Kemudian, mengutip Axios, CEO Anthropic Dario Amadei menyatakan proyeksinya terhadap masa depan AI. Menurut Dario, AI dapat menghapus setengah dari semua pekerjaan kerah putih tingkat pemula, dan meningkatkan pengangguran hingga 10-20 persen dalam satu hingga lima tahun ke depan.

Salah satu perusahaan teknologi ternama, IBM pernah menyatakan pada 2023, mereka menggantikan 8.000 pekerja dengan AI. Adapun selang dua tahun kemudian, CEO IBM Arvind Khrisna menyampaikan, perusahaan sampai saat ini telah menggantikan ratusan karyawan SDM dengan AI.

Setali tiga uang, Microsoft juga melakukan hal yang sama. Pada awal bulan ini, raksasa teknologi besutan Bill Gates itu telah mengumumkan memangkas sekitar 9 ribu karyawan di seluruh dunia. Jumlah tersebut setara 4 persen dari total tenaga kerja global perusahaan.

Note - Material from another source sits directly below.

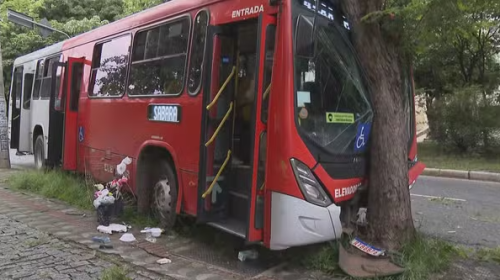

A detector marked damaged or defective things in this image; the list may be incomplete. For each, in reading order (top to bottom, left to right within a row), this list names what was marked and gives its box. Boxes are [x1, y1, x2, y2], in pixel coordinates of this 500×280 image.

Dilansir dari CNN Internasional, gelombang PHK ini berbarengan dengan makin gencarnya pemanfaatan AI di industri teknologi. Microsoft termasuk salah satu yang paling agresif menggunakan AI untuk efisiensi kerja. CEO Microsoft Satya Nadella menyebut, 20 hingga 30 persen kode perangkat lunak mereka kini dibuat oleh AI.

Di sisi lain, Microsoft juga menggelontorkan investasi besar untuk membangun infrastruktur AI. Langkah tersebut diperkirakan bakal mengurangi kebutuhan pekerja manusia di beberapa bagian bisnis, sehingga perampingan karyawan jadi bagian dari strategi lanjutan perusahaan.